Kurzfristig Probleme kann eine solche neue Domainendung immer machen, wenn sie auf Software trifft, die sie für ungültig hält und dann den Dienst verweigert. Das können Browser, Proxies, Mailserver oder Spamfilter sein aber auch Scripte zur Überprüfung der Gültigkeit von E-Mailadressen auf Webseiten. Große Probleme erwarte ich jedoch nicht. Umlaut-Domains waren da viel problematischer. Auf eine .berlin-Email-Adresse würde ich mich vorerst jedoch nicht verlassen.
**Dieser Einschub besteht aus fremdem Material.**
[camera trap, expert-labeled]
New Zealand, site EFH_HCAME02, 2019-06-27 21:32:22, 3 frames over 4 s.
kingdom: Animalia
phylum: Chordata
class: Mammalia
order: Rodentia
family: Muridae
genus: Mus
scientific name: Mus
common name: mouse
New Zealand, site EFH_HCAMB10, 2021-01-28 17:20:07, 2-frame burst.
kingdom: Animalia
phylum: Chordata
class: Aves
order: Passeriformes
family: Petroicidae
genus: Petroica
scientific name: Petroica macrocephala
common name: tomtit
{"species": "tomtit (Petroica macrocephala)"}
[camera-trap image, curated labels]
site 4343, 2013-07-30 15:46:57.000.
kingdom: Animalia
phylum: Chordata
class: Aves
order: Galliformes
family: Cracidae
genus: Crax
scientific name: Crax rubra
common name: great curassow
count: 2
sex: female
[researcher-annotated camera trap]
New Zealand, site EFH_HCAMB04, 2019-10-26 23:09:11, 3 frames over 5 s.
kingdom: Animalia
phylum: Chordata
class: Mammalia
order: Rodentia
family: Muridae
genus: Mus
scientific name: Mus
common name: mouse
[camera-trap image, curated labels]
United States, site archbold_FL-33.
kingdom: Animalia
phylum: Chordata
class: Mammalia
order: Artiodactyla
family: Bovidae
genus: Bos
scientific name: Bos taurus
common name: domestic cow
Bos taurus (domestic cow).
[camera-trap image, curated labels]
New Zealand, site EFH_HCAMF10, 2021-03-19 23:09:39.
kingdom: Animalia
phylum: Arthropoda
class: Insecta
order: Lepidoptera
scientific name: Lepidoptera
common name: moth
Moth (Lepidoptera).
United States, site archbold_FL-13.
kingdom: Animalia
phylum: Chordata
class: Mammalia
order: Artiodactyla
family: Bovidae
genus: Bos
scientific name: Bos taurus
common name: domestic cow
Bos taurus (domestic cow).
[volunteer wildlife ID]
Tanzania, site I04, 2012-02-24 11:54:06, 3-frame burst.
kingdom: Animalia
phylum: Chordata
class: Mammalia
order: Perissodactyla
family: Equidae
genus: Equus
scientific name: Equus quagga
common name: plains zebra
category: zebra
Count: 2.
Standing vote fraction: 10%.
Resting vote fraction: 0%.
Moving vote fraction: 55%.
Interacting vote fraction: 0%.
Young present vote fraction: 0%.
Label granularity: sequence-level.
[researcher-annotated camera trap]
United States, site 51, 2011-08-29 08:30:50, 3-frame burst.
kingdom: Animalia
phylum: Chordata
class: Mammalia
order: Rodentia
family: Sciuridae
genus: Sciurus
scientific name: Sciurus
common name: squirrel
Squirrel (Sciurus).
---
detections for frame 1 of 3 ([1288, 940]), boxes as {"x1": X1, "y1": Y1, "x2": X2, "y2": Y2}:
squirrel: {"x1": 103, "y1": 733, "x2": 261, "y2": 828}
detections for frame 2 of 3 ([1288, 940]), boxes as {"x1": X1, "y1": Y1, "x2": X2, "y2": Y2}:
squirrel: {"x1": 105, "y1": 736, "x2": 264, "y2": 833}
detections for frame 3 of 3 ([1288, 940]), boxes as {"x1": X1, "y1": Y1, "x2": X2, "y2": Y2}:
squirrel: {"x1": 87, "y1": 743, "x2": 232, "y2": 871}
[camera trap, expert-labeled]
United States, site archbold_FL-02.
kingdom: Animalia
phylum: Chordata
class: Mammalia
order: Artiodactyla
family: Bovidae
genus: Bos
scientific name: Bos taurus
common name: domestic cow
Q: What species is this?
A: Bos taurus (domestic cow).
Wird sich .berlin durchsetzen? Ja.

Die Akzeptanz für viele dieser neuen Domains wird sehr lange brauchen. Punkte werden in der Werbung klassisch gerne auch mal zur Trennung und aus optischen Gründen verwendet. tv.berlin gab es schon lange vor der .berlin-Domain. Solche Konstruktionen sind in Zukunft selbst für internetaffine Menschen nicht mehr von einer Domain unterscheidbar. Die Vielzahl und Absurdität der Endungen wie .patch .mormon .fish .zip trägt dazu bei. Im Zweifelsfall wird dann eher eine klassische Domain genutzt.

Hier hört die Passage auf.